Atwood just gives us tiny bits of the story at a time, using flashbacks to explain what’s happened. It’s just enough to keep us reading until it’s questionable conclusion. The story opens in a desolated world where the sun and the weather is a killer. Living in a tree is Snowman whose only company is a group of beings he calls the Children of Crake. Snowman barely holds onto his sanity. He wonders how he’s gotten here; how it all went so terribly wrong.
Snowman was once Jimmy, a kid with genius parents. They lived in compound separated from a crumbling society where they are paid by pharmaceutical companies to create bizarre creatures, and diseases, supposedly to help mankind.

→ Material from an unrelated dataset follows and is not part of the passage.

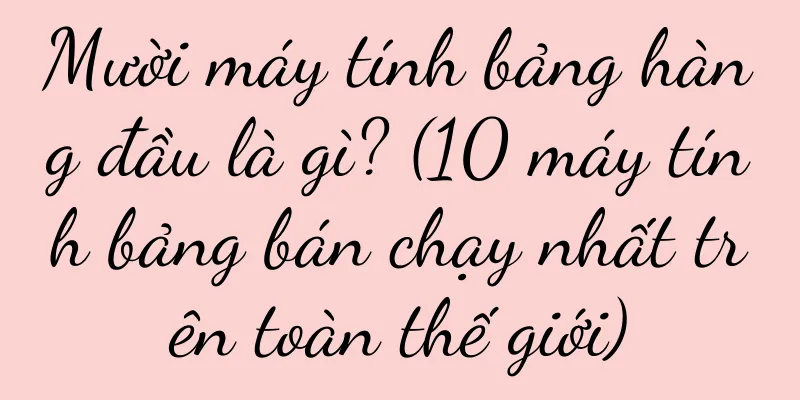 Mười máy tính bảng hàng đầu là gì? (10 máy tính bảng bán chạy nhất trên toàn thế giới)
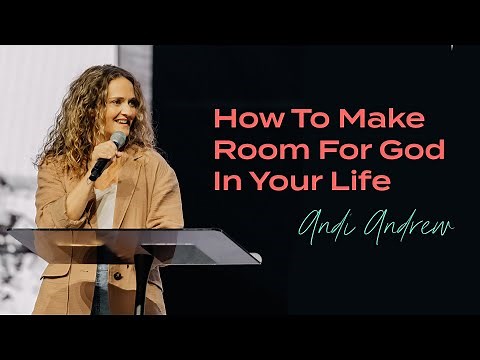 How To Make Room For God To Move In Your Life - Andi Andrew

Jimmy’s only friend is a boy genius named Crake. They spend hours on the internet playing violent games and watching porn. Crake seems to have no conscience and is bothered by nothing.
As they grow older, the two boys go their separate ways. Jimmy is a lonely loser, Crake a top dog in the scientific community. He invites Jimmy to be part of an experiment called the ‘Paradice Project’. While there, Jimmy falls for Oryx, a woman he once saw as a child on a porn website.
A big theme in Oryx and Crake, in my opinion, is ethics. In this not so distant future, there seems to be no respect for ethics and anyone who has them suffers. It’s not just the big stuff, like the creation of the Crakers or the pigoons, but little things as well. Jimmy isn’t bothered by what he sees on the internet until he sees the little girl:
"But for the first time he’d felt what they’d been doing was wrong. Before, it had always been entertainment, or else far beyond his control, but now he felt culpable."
It made me wonder about the students caught cheating in school through technology and it’s ok because "everyone else does it." It’s a small thing but it gets the ball rolling.
The creatures made my stomach turn. I don’t think I’ll ever see chicken the same way again. The wolvdogs freaked me out the most, I don’t know why. As well, there are some disturbing scenes, including gruesome deaths.
I enjoyed Atwood’s style of writing. It’s full of irony and humour. But I felt the story went off the rails at the end. Crake’s motives for what he does, I still don’t fully understand. Plus I didn’t find Snowman/Jimmy a very likeable character. He’s quite anti-social. Really I only sympathized with him because he is the only survivor.
For dystopian novels, I prefer The Handmaid's Tale.